PostgreSQL: A Set of Practices

Programming

I started working with PostgreSQL three years ago. During this time, I have managed to collect all the bugs you could imagine. To tell the truth, if I knew the current sad experience three years ago, my life would have been much easier. That’s exactly why I have decided to write a completely subjective article with a set of rules I stick to when using PostgreSQL. Perhaps, this article will help you avoid bugs I came across (and meet some other ones, ha ha!).

Safety Measures

The List of Rules

Almost every point below has a sad story behind itself, a story full of suffering and effort. The word “pain” marks the scariest situations that still make me shudder at night.

1. Version the Database Schema

A database schema is the code you have written. It should be in the Version Control System, and it should version with the rest of the project. In terms of PostgreSQL, I like Pyrseas most of all for this purpose. It converts a schema will all objects specific for PostgreSQL to a yaml file that versions. Such file allows us to work conveniently in branches, and also merge changes, in contrast to the pure SQL. As the final step, yaml file is compared with the database schema and an SQL migration is automatically generated.

2. Pain! Never Apply Changes to the Production Database.

Even if the change is simple, extremely urgent, and you really want to do this. First, you should apply it to developers’ database, commit changes, and apply it to the trunk database (identical to the production database). Only when everything is well in trunk, we can apply changes to the production database. This process is quite long but it will save you from lots of problems.

3. Pain! Write where Before Writing delete or update

Before you run the code, take a deep breath, count to three and make sure you’re in the session of the necessary database. It’s especially important for truncate. Say a prayer, and then run the code.
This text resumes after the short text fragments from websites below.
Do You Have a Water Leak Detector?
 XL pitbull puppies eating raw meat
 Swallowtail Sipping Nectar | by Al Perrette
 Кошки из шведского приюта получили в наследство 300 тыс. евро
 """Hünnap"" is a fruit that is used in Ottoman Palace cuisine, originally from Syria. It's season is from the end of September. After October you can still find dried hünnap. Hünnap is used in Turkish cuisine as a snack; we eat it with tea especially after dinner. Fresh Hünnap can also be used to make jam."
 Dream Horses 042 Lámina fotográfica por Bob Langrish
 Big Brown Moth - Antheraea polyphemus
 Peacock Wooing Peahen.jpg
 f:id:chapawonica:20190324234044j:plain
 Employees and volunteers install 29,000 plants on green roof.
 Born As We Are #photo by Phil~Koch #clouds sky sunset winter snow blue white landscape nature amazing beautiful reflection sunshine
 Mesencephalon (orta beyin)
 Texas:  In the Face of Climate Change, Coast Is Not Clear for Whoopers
Amen!

UPD. Some people say it’s more useful to set autocommit off for the current session, otherwise write begin before every update and delete.

4. Test Driven Development

You should always write tests first and then create database objects. I am talking about any objects: schemas, tables, functions, types, extensions – there are no exceptions! It may seem too hard at first but you will be really grateful afterward. You can easily miss something even during the initial creation of the schema. During the table refactoring in half a year, only written tests will save you from shooting yourself in the foot. In case of PostgreSQL, there’s a great extension pgTAP. For each schema, I recommend you to create an additional schema schema_name_ tap where you will write functions for testing. Then simply run tests through pg_prove.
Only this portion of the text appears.